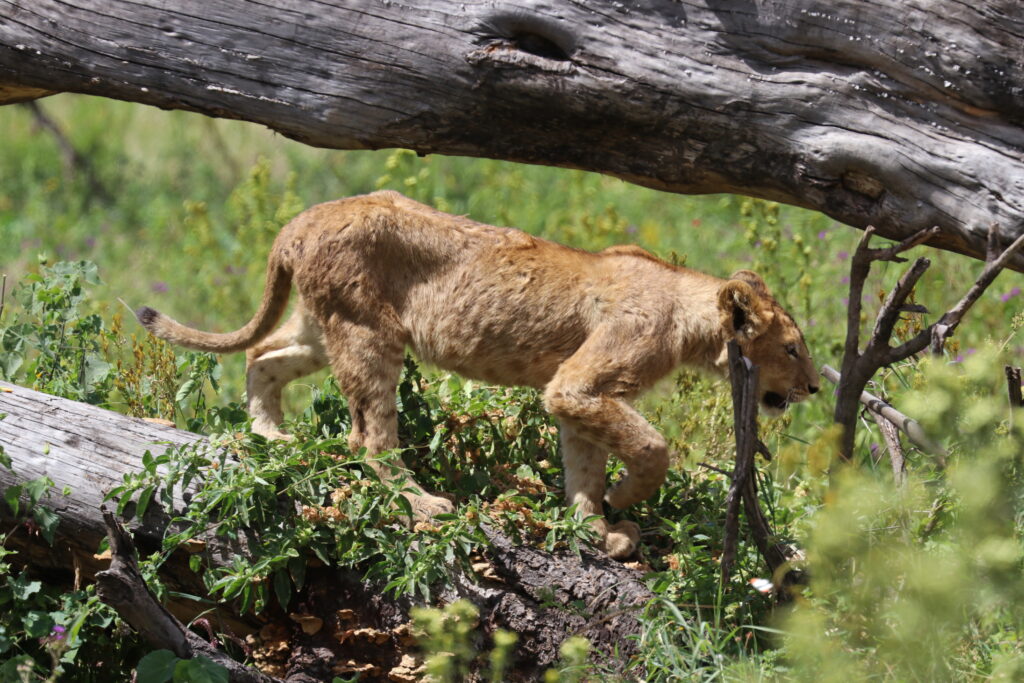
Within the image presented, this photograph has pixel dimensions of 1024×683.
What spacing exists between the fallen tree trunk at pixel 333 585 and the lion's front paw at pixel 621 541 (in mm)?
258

■ ■ ■ ■

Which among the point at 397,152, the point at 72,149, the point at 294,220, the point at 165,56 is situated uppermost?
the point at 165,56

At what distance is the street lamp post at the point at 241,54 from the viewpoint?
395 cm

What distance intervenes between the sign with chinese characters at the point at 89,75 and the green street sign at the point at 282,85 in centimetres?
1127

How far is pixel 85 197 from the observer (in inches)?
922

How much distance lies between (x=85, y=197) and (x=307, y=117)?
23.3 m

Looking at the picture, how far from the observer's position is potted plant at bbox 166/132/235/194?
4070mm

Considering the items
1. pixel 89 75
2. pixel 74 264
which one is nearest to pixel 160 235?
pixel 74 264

■ ■ ■ ■

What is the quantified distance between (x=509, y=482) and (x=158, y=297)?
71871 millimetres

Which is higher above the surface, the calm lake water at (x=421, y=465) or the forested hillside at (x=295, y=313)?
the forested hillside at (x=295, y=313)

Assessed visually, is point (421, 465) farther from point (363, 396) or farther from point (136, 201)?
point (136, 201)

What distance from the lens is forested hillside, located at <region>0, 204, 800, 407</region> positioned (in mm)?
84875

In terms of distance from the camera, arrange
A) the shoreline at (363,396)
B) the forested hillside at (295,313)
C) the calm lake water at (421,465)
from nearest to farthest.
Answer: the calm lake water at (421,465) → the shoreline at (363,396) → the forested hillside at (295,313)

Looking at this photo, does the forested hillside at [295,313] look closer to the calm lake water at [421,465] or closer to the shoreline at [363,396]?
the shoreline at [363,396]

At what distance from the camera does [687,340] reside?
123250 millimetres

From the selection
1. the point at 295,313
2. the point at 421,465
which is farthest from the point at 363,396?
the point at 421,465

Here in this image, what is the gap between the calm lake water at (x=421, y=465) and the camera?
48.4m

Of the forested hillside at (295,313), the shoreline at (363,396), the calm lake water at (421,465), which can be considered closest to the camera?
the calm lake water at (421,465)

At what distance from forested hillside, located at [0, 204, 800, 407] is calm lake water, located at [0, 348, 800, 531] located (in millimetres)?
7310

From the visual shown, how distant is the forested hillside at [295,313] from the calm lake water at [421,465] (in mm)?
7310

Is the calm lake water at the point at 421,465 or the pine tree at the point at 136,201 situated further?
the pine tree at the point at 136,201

■ ■ ■ ■

### Challenge
Report every line in the items above that contains the string "located", treating uppercase and lowercase as different.

### Solved problem
What distance from the lens is forested hillside, located at <region>0, 204, 800, 407</region> positioned (in mm)?
At what distance from forested hillside, located at [0, 204, 800, 407] is calm lake water, located at [0, 348, 800, 531] located (in millimetres)?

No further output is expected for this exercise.